Perché è andata via, prima?
"Io...ecco, lo so, poteva sembrare tutt'altro ma...non volevo lasciarvi qui. Non volevo lasciare la Saggia. Ho promesso a me stessa l'avrei salvata" si ripresenta quel nodo causatole dall'avere giurato ciò che non era certo potesse essere vero, ma lei lo fa rifugiare di nuovo alla bocca dello stomaco, per poi riprendere a parlare.
"C'è una ragione se sono andata via...la Saggia...lei mi ha mostrato di nuovo qualcosa. L'attacco dei briganti non ha mietuto vittime solo tra cinghiali e forti. La coppia di agricoltori delle pendici, loro si sono sacrificati. Sono stati eroi, hanno protetto, il loro bambino" ed è evidente a questo punto a chi quello appartenga.

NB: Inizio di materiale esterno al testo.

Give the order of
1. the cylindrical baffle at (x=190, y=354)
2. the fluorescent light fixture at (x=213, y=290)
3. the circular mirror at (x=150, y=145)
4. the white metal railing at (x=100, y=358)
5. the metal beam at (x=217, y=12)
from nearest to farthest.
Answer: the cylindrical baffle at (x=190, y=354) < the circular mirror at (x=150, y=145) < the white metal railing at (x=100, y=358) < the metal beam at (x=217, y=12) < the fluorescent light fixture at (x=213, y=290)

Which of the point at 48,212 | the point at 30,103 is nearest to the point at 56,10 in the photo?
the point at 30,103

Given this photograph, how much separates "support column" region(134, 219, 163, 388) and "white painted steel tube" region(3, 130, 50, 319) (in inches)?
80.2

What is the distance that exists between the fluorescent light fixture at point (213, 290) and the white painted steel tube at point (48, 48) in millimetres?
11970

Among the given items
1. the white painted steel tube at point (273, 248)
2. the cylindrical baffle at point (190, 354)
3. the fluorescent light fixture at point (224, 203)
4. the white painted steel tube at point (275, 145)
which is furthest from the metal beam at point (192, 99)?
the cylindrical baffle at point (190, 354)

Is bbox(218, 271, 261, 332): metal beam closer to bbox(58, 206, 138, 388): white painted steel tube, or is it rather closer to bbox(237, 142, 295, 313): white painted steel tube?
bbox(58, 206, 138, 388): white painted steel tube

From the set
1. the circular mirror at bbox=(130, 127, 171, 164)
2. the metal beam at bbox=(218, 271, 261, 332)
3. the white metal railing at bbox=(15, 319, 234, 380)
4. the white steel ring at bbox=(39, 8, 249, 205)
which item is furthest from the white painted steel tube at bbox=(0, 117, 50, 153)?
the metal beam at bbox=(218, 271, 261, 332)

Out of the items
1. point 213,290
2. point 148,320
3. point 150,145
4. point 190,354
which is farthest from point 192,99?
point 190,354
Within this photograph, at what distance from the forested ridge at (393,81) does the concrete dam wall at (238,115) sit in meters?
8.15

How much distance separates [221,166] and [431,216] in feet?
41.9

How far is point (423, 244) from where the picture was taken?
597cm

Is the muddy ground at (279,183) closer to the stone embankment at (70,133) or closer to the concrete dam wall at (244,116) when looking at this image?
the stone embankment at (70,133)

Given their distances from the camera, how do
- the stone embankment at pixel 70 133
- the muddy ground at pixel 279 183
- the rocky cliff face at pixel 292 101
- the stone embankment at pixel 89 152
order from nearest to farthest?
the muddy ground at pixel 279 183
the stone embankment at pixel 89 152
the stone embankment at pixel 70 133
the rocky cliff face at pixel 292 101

"Sono ancora in mezzo alla radure e...penso meritino una degna sepoltura. Credo Tamafune-san pensi lo stesso: in qualche modo, doveva essere legata a loro. Un legame che la fa crollare anche dopo la loro morte, e le fa mettere in secondo piano la propria vita perché il loro sacrificio non sia vano. Io ho...volevo solo realizzare le sue volontà, quelle di vedere il bambino salvo. Jin-san, lui aveva bisogno di aiuto, e sono certa che la Saggia avrebbe voluto lo stesso, da chiunque di voi suoi figli. E a maggior ragione, una madre vorrebbe vedere due suoi figli aiutarsi a vicenda e i fratelli esserci l'uno per l'altro come in una vera famiglia."